The clinical subgroups of CLL-like MBL can be defined as clinical MBL and low-count MBL (defined as <0.15x109 MBL cells/L). Clinical MBL refers to the MBL cases presented with lymphocytosis. The second category is represented by the MBLs discovered while screening [18,22]. Rawstron et al. investigated 1520 subjects with a normal blood count and 2228 subjects with lymphocytosis. A total of 185 subjects with CLL-like MBL and lymphocytosis were monitored for a median of 6.7 years. Progressive lymphocytosis occurred in 51 (28%), progressive CLL developed in 28 (15%), and chemotherapy was required in 13 (7%). The ABCC was the only independent prognostic factor associated with progressive lymphocytosis. Treatment requirements developed in subjects with clinical MBL at a rate of 1.1% per year, which is similar to the rate of progression to myeloma seen in patients with MGUS [13]. Median ALC was found to be 2.2x109/L (1.5-3.9) and median ABCC was 1.48x109/L (0.3-2.8) in our MBL cases. We could not make a comment on the outcome of MBLs in this study, as follow-up data are not currently available.
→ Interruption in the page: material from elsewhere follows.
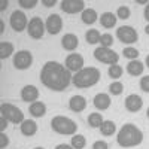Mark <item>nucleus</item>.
<instances>
[{"instance_id":"1","label":"nucleus","mask_w":149,"mask_h":149,"mask_svg":"<svg viewBox=\"0 0 149 149\" xmlns=\"http://www.w3.org/2000/svg\"><path fill=\"white\" fill-rule=\"evenodd\" d=\"M72 73L58 61H46L40 70V82L51 91H64L72 84Z\"/></svg>"},{"instance_id":"2","label":"nucleus","mask_w":149,"mask_h":149,"mask_svg":"<svg viewBox=\"0 0 149 149\" xmlns=\"http://www.w3.org/2000/svg\"><path fill=\"white\" fill-rule=\"evenodd\" d=\"M142 142H143V133L137 125H134V124H125V125H122V128L118 131L116 143L121 148L139 146Z\"/></svg>"},{"instance_id":"3","label":"nucleus","mask_w":149,"mask_h":149,"mask_svg":"<svg viewBox=\"0 0 149 149\" xmlns=\"http://www.w3.org/2000/svg\"><path fill=\"white\" fill-rule=\"evenodd\" d=\"M100 78H102V73L97 67H84L82 70L73 74L72 84L76 88H90V86L98 84Z\"/></svg>"},{"instance_id":"4","label":"nucleus","mask_w":149,"mask_h":149,"mask_svg":"<svg viewBox=\"0 0 149 149\" xmlns=\"http://www.w3.org/2000/svg\"><path fill=\"white\" fill-rule=\"evenodd\" d=\"M51 128L63 136H74L78 131V124L67 116H54L51 119Z\"/></svg>"},{"instance_id":"5","label":"nucleus","mask_w":149,"mask_h":149,"mask_svg":"<svg viewBox=\"0 0 149 149\" xmlns=\"http://www.w3.org/2000/svg\"><path fill=\"white\" fill-rule=\"evenodd\" d=\"M0 115L5 116L9 122L12 124H22L24 121V113L19 107H17L15 104H10V103H2L0 106Z\"/></svg>"},{"instance_id":"6","label":"nucleus","mask_w":149,"mask_h":149,"mask_svg":"<svg viewBox=\"0 0 149 149\" xmlns=\"http://www.w3.org/2000/svg\"><path fill=\"white\" fill-rule=\"evenodd\" d=\"M94 57L97 61L100 63H104V64H109V66H113V64H118L119 61V55L110 48H103V46H98L94 49Z\"/></svg>"},{"instance_id":"7","label":"nucleus","mask_w":149,"mask_h":149,"mask_svg":"<svg viewBox=\"0 0 149 149\" xmlns=\"http://www.w3.org/2000/svg\"><path fill=\"white\" fill-rule=\"evenodd\" d=\"M9 24L12 30H15L17 33H21L24 31L27 27H29V19H27V15L24 14L22 10L17 9L10 14V18H9Z\"/></svg>"},{"instance_id":"8","label":"nucleus","mask_w":149,"mask_h":149,"mask_svg":"<svg viewBox=\"0 0 149 149\" xmlns=\"http://www.w3.org/2000/svg\"><path fill=\"white\" fill-rule=\"evenodd\" d=\"M46 31V26L42 21V18L39 17H33L29 21V27H27V33L31 39H42L43 34Z\"/></svg>"},{"instance_id":"9","label":"nucleus","mask_w":149,"mask_h":149,"mask_svg":"<svg viewBox=\"0 0 149 149\" xmlns=\"http://www.w3.org/2000/svg\"><path fill=\"white\" fill-rule=\"evenodd\" d=\"M116 37H118L119 42L131 45V43L137 42L139 34H137V31L134 30V27H131V26H121L116 30Z\"/></svg>"},{"instance_id":"10","label":"nucleus","mask_w":149,"mask_h":149,"mask_svg":"<svg viewBox=\"0 0 149 149\" xmlns=\"http://www.w3.org/2000/svg\"><path fill=\"white\" fill-rule=\"evenodd\" d=\"M14 66L18 70H26L33 64V54L27 49H22V51H18L14 54Z\"/></svg>"},{"instance_id":"11","label":"nucleus","mask_w":149,"mask_h":149,"mask_svg":"<svg viewBox=\"0 0 149 149\" xmlns=\"http://www.w3.org/2000/svg\"><path fill=\"white\" fill-rule=\"evenodd\" d=\"M61 9H63V12H66V14H78V12H82L86 9L85 8V2L84 0H63V2L60 3Z\"/></svg>"},{"instance_id":"12","label":"nucleus","mask_w":149,"mask_h":149,"mask_svg":"<svg viewBox=\"0 0 149 149\" xmlns=\"http://www.w3.org/2000/svg\"><path fill=\"white\" fill-rule=\"evenodd\" d=\"M66 69L69 72H74V73H78L79 70L84 69V57L81 54H76V52H73V54H69L66 57V63H64Z\"/></svg>"},{"instance_id":"13","label":"nucleus","mask_w":149,"mask_h":149,"mask_svg":"<svg viewBox=\"0 0 149 149\" xmlns=\"http://www.w3.org/2000/svg\"><path fill=\"white\" fill-rule=\"evenodd\" d=\"M46 31L49 34H58L61 30H63V19L58 14H51L48 18H46Z\"/></svg>"},{"instance_id":"14","label":"nucleus","mask_w":149,"mask_h":149,"mask_svg":"<svg viewBox=\"0 0 149 149\" xmlns=\"http://www.w3.org/2000/svg\"><path fill=\"white\" fill-rule=\"evenodd\" d=\"M21 98H22V102L31 104V103L37 102V98H39V90L34 85H26L21 90Z\"/></svg>"},{"instance_id":"15","label":"nucleus","mask_w":149,"mask_h":149,"mask_svg":"<svg viewBox=\"0 0 149 149\" xmlns=\"http://www.w3.org/2000/svg\"><path fill=\"white\" fill-rule=\"evenodd\" d=\"M110 103H112L110 95L106 94V93H98V94L93 98V104H94V107L98 109V110H107V109L110 107Z\"/></svg>"},{"instance_id":"16","label":"nucleus","mask_w":149,"mask_h":149,"mask_svg":"<svg viewBox=\"0 0 149 149\" xmlns=\"http://www.w3.org/2000/svg\"><path fill=\"white\" fill-rule=\"evenodd\" d=\"M143 107V100L137 94H130L125 98V109L128 112H139Z\"/></svg>"},{"instance_id":"17","label":"nucleus","mask_w":149,"mask_h":149,"mask_svg":"<svg viewBox=\"0 0 149 149\" xmlns=\"http://www.w3.org/2000/svg\"><path fill=\"white\" fill-rule=\"evenodd\" d=\"M79 45V39L76 34L73 33H66L63 37H61V46H63L66 51H74Z\"/></svg>"},{"instance_id":"18","label":"nucleus","mask_w":149,"mask_h":149,"mask_svg":"<svg viewBox=\"0 0 149 149\" xmlns=\"http://www.w3.org/2000/svg\"><path fill=\"white\" fill-rule=\"evenodd\" d=\"M86 107V100L84 95H73L70 97L69 100V109L72 112H76V113H79V112H84Z\"/></svg>"},{"instance_id":"19","label":"nucleus","mask_w":149,"mask_h":149,"mask_svg":"<svg viewBox=\"0 0 149 149\" xmlns=\"http://www.w3.org/2000/svg\"><path fill=\"white\" fill-rule=\"evenodd\" d=\"M19 130H21V134L22 136H27V137H31L37 133V124L33 121V119H26L21 125H19Z\"/></svg>"},{"instance_id":"20","label":"nucleus","mask_w":149,"mask_h":149,"mask_svg":"<svg viewBox=\"0 0 149 149\" xmlns=\"http://www.w3.org/2000/svg\"><path fill=\"white\" fill-rule=\"evenodd\" d=\"M29 112L33 118H42L46 115V106L43 102H34L29 106Z\"/></svg>"},{"instance_id":"21","label":"nucleus","mask_w":149,"mask_h":149,"mask_svg":"<svg viewBox=\"0 0 149 149\" xmlns=\"http://www.w3.org/2000/svg\"><path fill=\"white\" fill-rule=\"evenodd\" d=\"M98 19H100V24L104 29H113L116 26V21H118V18L113 12H104Z\"/></svg>"},{"instance_id":"22","label":"nucleus","mask_w":149,"mask_h":149,"mask_svg":"<svg viewBox=\"0 0 149 149\" xmlns=\"http://www.w3.org/2000/svg\"><path fill=\"white\" fill-rule=\"evenodd\" d=\"M145 70V64L139 60H133L127 64V73L131 74V76H140Z\"/></svg>"},{"instance_id":"23","label":"nucleus","mask_w":149,"mask_h":149,"mask_svg":"<svg viewBox=\"0 0 149 149\" xmlns=\"http://www.w3.org/2000/svg\"><path fill=\"white\" fill-rule=\"evenodd\" d=\"M81 19L84 24H94L97 19H98V15H97V10L93 9V8H86L82 14H81Z\"/></svg>"},{"instance_id":"24","label":"nucleus","mask_w":149,"mask_h":149,"mask_svg":"<svg viewBox=\"0 0 149 149\" xmlns=\"http://www.w3.org/2000/svg\"><path fill=\"white\" fill-rule=\"evenodd\" d=\"M14 51H15V48H14V45H12L10 42H5V40L0 42V58L2 60H6L12 54H15Z\"/></svg>"},{"instance_id":"25","label":"nucleus","mask_w":149,"mask_h":149,"mask_svg":"<svg viewBox=\"0 0 149 149\" xmlns=\"http://www.w3.org/2000/svg\"><path fill=\"white\" fill-rule=\"evenodd\" d=\"M100 131L103 136H113L116 131V125L113 121H103V124L100 125Z\"/></svg>"},{"instance_id":"26","label":"nucleus","mask_w":149,"mask_h":149,"mask_svg":"<svg viewBox=\"0 0 149 149\" xmlns=\"http://www.w3.org/2000/svg\"><path fill=\"white\" fill-rule=\"evenodd\" d=\"M103 116L102 113H97V112H94V113H90L88 116V125L91 128H100V125L103 124Z\"/></svg>"},{"instance_id":"27","label":"nucleus","mask_w":149,"mask_h":149,"mask_svg":"<svg viewBox=\"0 0 149 149\" xmlns=\"http://www.w3.org/2000/svg\"><path fill=\"white\" fill-rule=\"evenodd\" d=\"M100 37H102L100 31H98V30H94V29H91V30H88V31L85 33V39H86V42H88L90 45L100 43Z\"/></svg>"},{"instance_id":"28","label":"nucleus","mask_w":149,"mask_h":149,"mask_svg":"<svg viewBox=\"0 0 149 149\" xmlns=\"http://www.w3.org/2000/svg\"><path fill=\"white\" fill-rule=\"evenodd\" d=\"M122 73H124V69L119 66V64H113V66H109V69H107V74L113 79V81H116V79H119L121 76H122Z\"/></svg>"},{"instance_id":"29","label":"nucleus","mask_w":149,"mask_h":149,"mask_svg":"<svg viewBox=\"0 0 149 149\" xmlns=\"http://www.w3.org/2000/svg\"><path fill=\"white\" fill-rule=\"evenodd\" d=\"M70 145L73 146V149H84L85 145H86V140L82 134H74L73 137H72V142Z\"/></svg>"},{"instance_id":"30","label":"nucleus","mask_w":149,"mask_h":149,"mask_svg":"<svg viewBox=\"0 0 149 149\" xmlns=\"http://www.w3.org/2000/svg\"><path fill=\"white\" fill-rule=\"evenodd\" d=\"M122 91H124V85L119 81H113V82L109 85V93L112 95H121Z\"/></svg>"},{"instance_id":"31","label":"nucleus","mask_w":149,"mask_h":149,"mask_svg":"<svg viewBox=\"0 0 149 149\" xmlns=\"http://www.w3.org/2000/svg\"><path fill=\"white\" fill-rule=\"evenodd\" d=\"M122 54H124V57H125V58H128L130 61H133V60H137V57H139L140 52H139V49H136L133 46H127V48H124Z\"/></svg>"},{"instance_id":"32","label":"nucleus","mask_w":149,"mask_h":149,"mask_svg":"<svg viewBox=\"0 0 149 149\" xmlns=\"http://www.w3.org/2000/svg\"><path fill=\"white\" fill-rule=\"evenodd\" d=\"M131 15V10L128 6H119L116 9V18L118 19H128Z\"/></svg>"},{"instance_id":"33","label":"nucleus","mask_w":149,"mask_h":149,"mask_svg":"<svg viewBox=\"0 0 149 149\" xmlns=\"http://www.w3.org/2000/svg\"><path fill=\"white\" fill-rule=\"evenodd\" d=\"M100 45H102L103 48H110L112 45H113V36H112L110 33L102 34V37H100Z\"/></svg>"},{"instance_id":"34","label":"nucleus","mask_w":149,"mask_h":149,"mask_svg":"<svg viewBox=\"0 0 149 149\" xmlns=\"http://www.w3.org/2000/svg\"><path fill=\"white\" fill-rule=\"evenodd\" d=\"M37 3H39L37 0H18V5L24 9H33Z\"/></svg>"},{"instance_id":"35","label":"nucleus","mask_w":149,"mask_h":149,"mask_svg":"<svg viewBox=\"0 0 149 149\" xmlns=\"http://www.w3.org/2000/svg\"><path fill=\"white\" fill-rule=\"evenodd\" d=\"M140 88H142V91L149 93V74H146V76H143L140 79Z\"/></svg>"},{"instance_id":"36","label":"nucleus","mask_w":149,"mask_h":149,"mask_svg":"<svg viewBox=\"0 0 149 149\" xmlns=\"http://www.w3.org/2000/svg\"><path fill=\"white\" fill-rule=\"evenodd\" d=\"M93 149H109V145L104 140H97L93 143Z\"/></svg>"},{"instance_id":"37","label":"nucleus","mask_w":149,"mask_h":149,"mask_svg":"<svg viewBox=\"0 0 149 149\" xmlns=\"http://www.w3.org/2000/svg\"><path fill=\"white\" fill-rule=\"evenodd\" d=\"M9 145V139L5 133H0V149H5Z\"/></svg>"},{"instance_id":"38","label":"nucleus","mask_w":149,"mask_h":149,"mask_svg":"<svg viewBox=\"0 0 149 149\" xmlns=\"http://www.w3.org/2000/svg\"><path fill=\"white\" fill-rule=\"evenodd\" d=\"M6 127H8V119L0 115V133H5Z\"/></svg>"},{"instance_id":"39","label":"nucleus","mask_w":149,"mask_h":149,"mask_svg":"<svg viewBox=\"0 0 149 149\" xmlns=\"http://www.w3.org/2000/svg\"><path fill=\"white\" fill-rule=\"evenodd\" d=\"M55 3H57V0H42V5L46 8H52L55 6Z\"/></svg>"},{"instance_id":"40","label":"nucleus","mask_w":149,"mask_h":149,"mask_svg":"<svg viewBox=\"0 0 149 149\" xmlns=\"http://www.w3.org/2000/svg\"><path fill=\"white\" fill-rule=\"evenodd\" d=\"M55 149H73L72 145H67V143H60L55 146Z\"/></svg>"},{"instance_id":"41","label":"nucleus","mask_w":149,"mask_h":149,"mask_svg":"<svg viewBox=\"0 0 149 149\" xmlns=\"http://www.w3.org/2000/svg\"><path fill=\"white\" fill-rule=\"evenodd\" d=\"M143 15H145V19L149 22V2H148V5L145 6V10H143Z\"/></svg>"},{"instance_id":"42","label":"nucleus","mask_w":149,"mask_h":149,"mask_svg":"<svg viewBox=\"0 0 149 149\" xmlns=\"http://www.w3.org/2000/svg\"><path fill=\"white\" fill-rule=\"evenodd\" d=\"M8 5H9L8 0H2V3H0V10H5L8 8Z\"/></svg>"},{"instance_id":"43","label":"nucleus","mask_w":149,"mask_h":149,"mask_svg":"<svg viewBox=\"0 0 149 149\" xmlns=\"http://www.w3.org/2000/svg\"><path fill=\"white\" fill-rule=\"evenodd\" d=\"M3 30H5V24H3L2 19H0V33H3Z\"/></svg>"},{"instance_id":"44","label":"nucleus","mask_w":149,"mask_h":149,"mask_svg":"<svg viewBox=\"0 0 149 149\" xmlns=\"http://www.w3.org/2000/svg\"><path fill=\"white\" fill-rule=\"evenodd\" d=\"M137 3H139V5H145V6L148 5V2H146V0H137Z\"/></svg>"},{"instance_id":"45","label":"nucleus","mask_w":149,"mask_h":149,"mask_svg":"<svg viewBox=\"0 0 149 149\" xmlns=\"http://www.w3.org/2000/svg\"><path fill=\"white\" fill-rule=\"evenodd\" d=\"M145 63H146V67H149V55L146 57V61H145Z\"/></svg>"},{"instance_id":"46","label":"nucleus","mask_w":149,"mask_h":149,"mask_svg":"<svg viewBox=\"0 0 149 149\" xmlns=\"http://www.w3.org/2000/svg\"><path fill=\"white\" fill-rule=\"evenodd\" d=\"M145 31H146V34H149V24H148V26L145 27Z\"/></svg>"},{"instance_id":"47","label":"nucleus","mask_w":149,"mask_h":149,"mask_svg":"<svg viewBox=\"0 0 149 149\" xmlns=\"http://www.w3.org/2000/svg\"><path fill=\"white\" fill-rule=\"evenodd\" d=\"M146 116H148V119H149V107H148V110H146Z\"/></svg>"},{"instance_id":"48","label":"nucleus","mask_w":149,"mask_h":149,"mask_svg":"<svg viewBox=\"0 0 149 149\" xmlns=\"http://www.w3.org/2000/svg\"><path fill=\"white\" fill-rule=\"evenodd\" d=\"M34 149H45V148H34Z\"/></svg>"}]
</instances>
Rossi et al. compared 123 clinical MBL and 154 Rai 0 CLL patients according to clinical and biological profiles. The best B cell thresholds for the lowest and highest risk of progression to CLL were respectively defined as <1.2x109/L and >3.7x109/L [18]. Shanafelt et al. identified a B cell threshold of 11x109/L for the best prediction of survival in a study of 459 patients with a clonal CLL-like cell population. Similarly, Molica et al. investigated 1158 patients with newly diagnosed Binet A CLL and identified an ALC of 11.5x109/L and ABCC of 10x109/L as the best B cell thresholds for treatment requirement [15,23,24]. Generally, the use of ABCC rather than ALC for the diagnosis of CLL or MBL is recommended; however, a specific cut-off value that could be used for the discrimination of these entities has not been defined yet. Definite comment about the progression risk cannot be made, as MBL patients were not prospectively identified or followed [7,9,13].

The current report is the first MBL prevalence study in a Eurasian population that demonstrates a similar distribution pattern of MBL in Anatolian CLL kindreds. Further efforts should be made to refine our understanding of the natural history and clinical outcomes of MBL.